=== Actions to take ===
[a] List every line of dialogue that the Solomon Kane review quotes in quotation marks.
[b] Answer these questions from the Solomon Kane review, one line each, marked the same way:
(i) Which actor plays Solomon?
(ii) What kind of hat does the reformed leader of men wear?
(iii) What is the review's answer to whether the film is so bad it's actually good?
[c] From the Solomon Kane review, extract the passage running from "Peter Jackson probably" up to and including "lives or dies.".

Peter Jackson probably doesn't know whether to laugh or cry, as Tolkien turns yet another slow turn in his grave. Solomon Kane is Strider/Aragorn, wandering out of the wilderness and into the fray. They couldn't have casted a closer-resembling man to Vigo Mortensen as James Purefoy (who plays Solomon plainly). Note, fashion adjustments from Middle Earth to Somerset: reformed leader of men is now tattooed with Biblical iconography, carries a firearm and wears a Pete Doherty hat. Briefly, Aragorn will morph into Gandolf. Even for the most uneducated in fantasy and sci-fi, the final battle between miracle-worker and flaming beast has "Thou shall not pass" written all over it. But without Tolkien's cosmic mythology or Peter Jackson's engaging set-piece cinema, there's only a ludicrous hero remaining, and it's of no consequence to my evening whether Solomon lives or dies.

From beginning to end, violent or sentimental, the score is offensively proud. Severe strings accompany sad episodes for characters who, without character, can not be sympathised with. There's also an Exorcist-girl episode not to savour, when an evil-doer disguised as a frightened child fails to rattle any audience member as her face is suddenly distorted and discoloured. Choosing from the most cringe worthy of the film's scenes is difficult, but mine would be Solomon's cheap imitation of Gladiator's inspirational, "Are you not entertained?", as our hero holds his arms out to a zooming-out camera asking, "What is it you want from me?". Answer: nothing.

Is this film so bad it's actually good? No.

=== Extracted records ===
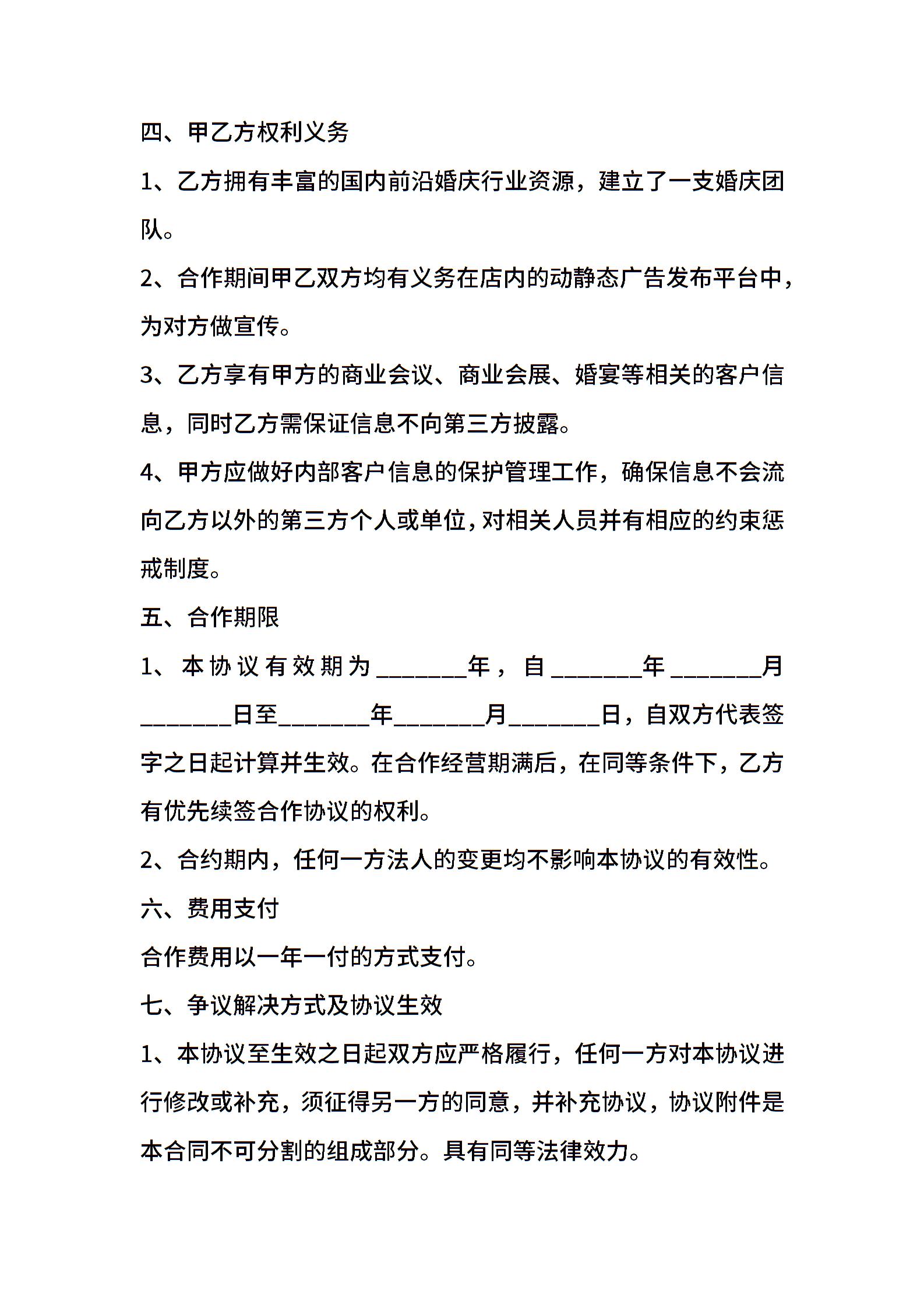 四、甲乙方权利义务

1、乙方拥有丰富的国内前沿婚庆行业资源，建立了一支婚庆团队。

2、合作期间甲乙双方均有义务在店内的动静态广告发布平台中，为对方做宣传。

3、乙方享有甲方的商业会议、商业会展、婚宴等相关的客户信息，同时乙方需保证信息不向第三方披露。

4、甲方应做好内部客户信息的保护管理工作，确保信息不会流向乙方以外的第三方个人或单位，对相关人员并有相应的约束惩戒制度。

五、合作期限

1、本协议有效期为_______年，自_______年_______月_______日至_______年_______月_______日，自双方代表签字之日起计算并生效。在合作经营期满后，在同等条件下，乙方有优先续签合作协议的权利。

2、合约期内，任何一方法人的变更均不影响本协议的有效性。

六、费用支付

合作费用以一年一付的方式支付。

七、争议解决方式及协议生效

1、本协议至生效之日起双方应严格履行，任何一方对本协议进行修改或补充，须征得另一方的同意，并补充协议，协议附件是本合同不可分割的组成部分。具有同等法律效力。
...
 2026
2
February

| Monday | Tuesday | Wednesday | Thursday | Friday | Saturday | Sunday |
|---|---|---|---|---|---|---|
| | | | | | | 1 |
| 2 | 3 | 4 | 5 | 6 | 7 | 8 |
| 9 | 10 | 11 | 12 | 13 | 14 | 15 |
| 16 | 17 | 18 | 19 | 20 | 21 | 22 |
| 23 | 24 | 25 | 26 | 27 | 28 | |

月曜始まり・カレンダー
* * *
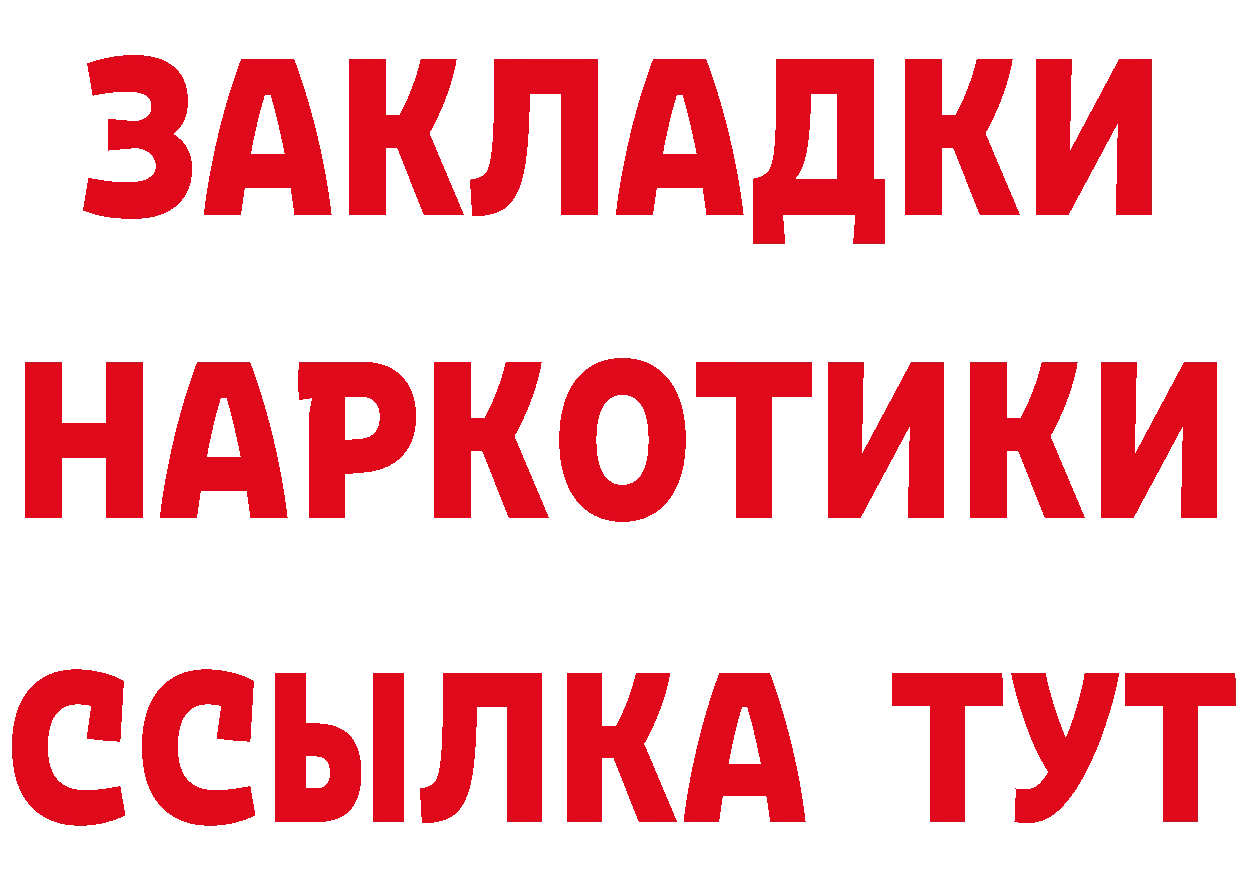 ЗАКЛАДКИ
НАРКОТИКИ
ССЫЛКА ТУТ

=== Results ===
[a]
"Thou shall not pass"
"Are you not entertained?"
"What is it you want from me?"

[b]
(i) James Purefoy
(ii) A Pete Doherty hat
(iii) No

[c]
Peter Jackson probably doesn't know whether to laugh or cry, as Tolkien turns yet another slow turn in his grave. Solomon Kane is Strider/Aragorn, wandering out of the wilderness and into the fray. They couldn't have casted a closer-resembling man to Vigo Mortensen as James Purefoy (who plays Solomon plainly). Note, fashion adjustments from Middle Earth to Somerset: reformed leader of men is now tattooed with Biblical iconography, carries a firearm and wears a Pete Doherty hat. Briefly, Aragorn will morph into Gandolf. Even for the most uneducated in fantasy and sci-fi, the final battle between miracle-worker and flaming beast has "Thou shall not pass" written all over it. But without Tolkien's cosmic mythology or Peter Jackson's engaging set-piece cinema, there's only a ludicrous hero remaining, and it's of no consequence to my evening whether Solomon lives or dies.